A new study found that unhealthy eating habits are the cause of 1 in 5 deaths worldwide, thus being more harmful than tobacco and high blood pressure.

Not eating enough healthy foods is actually more hazardous than eating too many unhealthy foods, the study indicated.

"Poor dietary habits, which is a combination of high intake of unhealthy foods, such as red meat, processed meat, and sugar-sweetened beverages and a low intake of healthy foods such as fruits, vegetables, nuts, whole grains, and seeds, overall causes more deaths than any other risk factors globally," an assistant professor of Health Metrics Sciences at the University of Washington, study author Dr. Ashkan Afshin, told CBS News.

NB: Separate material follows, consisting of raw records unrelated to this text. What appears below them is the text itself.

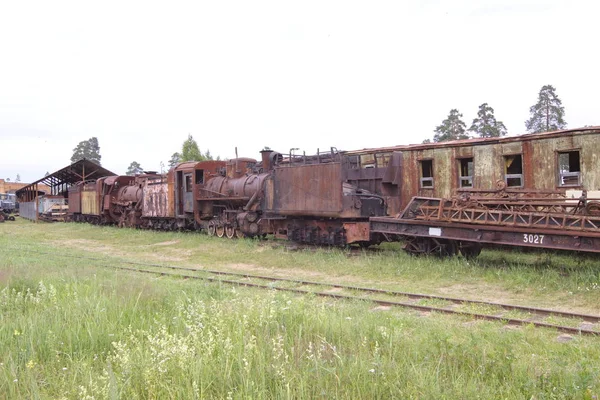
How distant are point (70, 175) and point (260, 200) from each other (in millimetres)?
29781

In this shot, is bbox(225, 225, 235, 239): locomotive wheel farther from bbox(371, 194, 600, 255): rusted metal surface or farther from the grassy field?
the grassy field

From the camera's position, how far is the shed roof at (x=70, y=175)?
39428mm

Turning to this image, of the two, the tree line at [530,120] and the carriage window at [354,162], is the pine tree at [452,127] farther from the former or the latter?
the carriage window at [354,162]

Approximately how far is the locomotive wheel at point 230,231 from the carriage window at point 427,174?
7.99 m

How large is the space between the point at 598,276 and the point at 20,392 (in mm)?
9588

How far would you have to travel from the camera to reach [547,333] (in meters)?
6.39

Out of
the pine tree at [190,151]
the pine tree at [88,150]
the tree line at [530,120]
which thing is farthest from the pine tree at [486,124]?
the pine tree at [88,150]

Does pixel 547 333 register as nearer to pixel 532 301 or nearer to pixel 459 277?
pixel 532 301

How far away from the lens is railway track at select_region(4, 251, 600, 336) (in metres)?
6.91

Scientists focused on diets low in fruits, vegetables, legumes, whole grains, nuts and seeds, milk, fiber, calcium, seafood omega-3 fatty acids, polyunsaturated fats, and diets high in red meat, processed meat, sugar-sweetened beverages, trans fatty acids, and sodium.

The study, published in the journal The Lancet, revealed that around 11 million deaths were caused by poor diets in 2017, compared with 10 million deaths from heart disease, 913,000 deaths from obesity-related cancers, and nearly 339,000 deaths from type 2 diabetes.

Diets high in sodium, low in whole grains as well as in fruits, were found to be the reason behind more than half of all deaths around the world.

"While historically the conversation around diet and nutrition has been focused on a high intake of unhealthy foods, mainly salt, sugar and fats and reducing their consumption, our study shows that in many countries, the main problem is low intake of healthy foods," Afshin stated.

"This concept of increasing intake of healthy food should be added to current policy debates for improving diets. It's important both policy makers and the food industry work together to be part of the solution to increase the consumption of not only fruits and vegetables but also whole grains, nuts, seeds, and legumes,” he added.